A letter written in Cambodian on the outside of the envelope was addressed to his sons. He wrote that he wasn't going to Cambodia and "Dad's illness is not the disease that can be healed."

He said in the letter there were evil spirits inside him.

The family told police Khin had shown signs of mental illness about two years before, after his mother's death.

He'd been on a disability pension since 1990 and had no history of violence.

The day before her death, a sad Mey confided in a friend she didn't want to go to Cambodia and leave her children.

She asked the friend to help take care of her children.

The trial continues today.

4 comments:

Anonymous said...

Tragic story!! My condolence to the family. I had a daughter who went through a similiar fatal incident. Lucky she was rescued by her neighbors before she was too late. She then went to an university and graduated. I decided to enroll myself in school major in human services.
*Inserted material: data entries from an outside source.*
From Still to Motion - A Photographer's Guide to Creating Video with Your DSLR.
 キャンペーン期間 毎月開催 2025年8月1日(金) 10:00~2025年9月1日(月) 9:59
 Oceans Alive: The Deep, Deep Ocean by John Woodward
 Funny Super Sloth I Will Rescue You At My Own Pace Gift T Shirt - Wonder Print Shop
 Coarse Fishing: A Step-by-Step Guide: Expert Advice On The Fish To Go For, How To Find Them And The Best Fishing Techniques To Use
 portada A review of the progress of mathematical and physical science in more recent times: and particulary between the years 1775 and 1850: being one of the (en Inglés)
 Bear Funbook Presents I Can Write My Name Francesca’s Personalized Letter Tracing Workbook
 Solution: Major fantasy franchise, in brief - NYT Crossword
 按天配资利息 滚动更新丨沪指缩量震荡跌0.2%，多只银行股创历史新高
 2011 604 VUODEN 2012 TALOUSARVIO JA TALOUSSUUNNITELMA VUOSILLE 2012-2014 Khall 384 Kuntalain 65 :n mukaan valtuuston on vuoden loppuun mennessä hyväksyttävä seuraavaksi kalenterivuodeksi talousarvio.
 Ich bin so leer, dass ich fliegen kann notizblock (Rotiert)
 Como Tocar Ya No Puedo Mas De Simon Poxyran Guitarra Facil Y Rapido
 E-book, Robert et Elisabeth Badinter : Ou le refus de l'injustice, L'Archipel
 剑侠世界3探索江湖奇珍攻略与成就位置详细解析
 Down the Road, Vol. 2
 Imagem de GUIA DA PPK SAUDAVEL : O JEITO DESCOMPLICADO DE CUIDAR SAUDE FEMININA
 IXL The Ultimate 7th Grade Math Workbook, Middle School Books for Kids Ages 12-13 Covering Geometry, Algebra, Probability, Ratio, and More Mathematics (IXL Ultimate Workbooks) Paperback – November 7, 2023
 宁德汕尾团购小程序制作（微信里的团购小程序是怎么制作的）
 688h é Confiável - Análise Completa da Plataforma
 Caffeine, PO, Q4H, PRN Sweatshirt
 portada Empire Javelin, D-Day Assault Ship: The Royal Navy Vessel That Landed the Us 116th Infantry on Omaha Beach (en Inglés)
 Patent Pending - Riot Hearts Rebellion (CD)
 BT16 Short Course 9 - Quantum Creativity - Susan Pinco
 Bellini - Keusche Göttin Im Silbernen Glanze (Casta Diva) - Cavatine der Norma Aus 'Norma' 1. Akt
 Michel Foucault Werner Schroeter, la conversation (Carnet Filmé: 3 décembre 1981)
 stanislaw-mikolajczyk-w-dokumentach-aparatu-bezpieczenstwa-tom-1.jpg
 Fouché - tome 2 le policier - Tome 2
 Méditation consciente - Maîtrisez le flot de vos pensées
Then I decided to quit my non-human services job. Now I'm working with Massachusetts the Department of Mental Health, handling cases of mentally ill clients. I'm really appreciated of my work to assist unfortunate people. I could see the differences of mental ill persons who take psychotropic medications regulary and who do not take them at all or irregulary. There are side effects of medications, no doubt about this fact. Plus I take into account of people belief and culture/tradition. But the benefits are far outweighted than the risks. With daily or weekly support from outreach/supported housing services along with medications, they are stable, going to work part time or even full time, and leading their social life in meaningful activities. There is time that they are relapsed but with close support/monitoring, the hospitalization is brief.

Anonymous said...

I hope that the lawyer would ask him to pledge insanity so that he would get a treatment in the Mental Health institution rather than in prison. Very Sad.
sk

Anonymous said...

Wd ppl out there claim that it is the effect the Killing field? Insane.

Anonymous said...

Never marry a person who has mental illness in their family history! Even the person don't have mental illness but your children might inherit mental illness!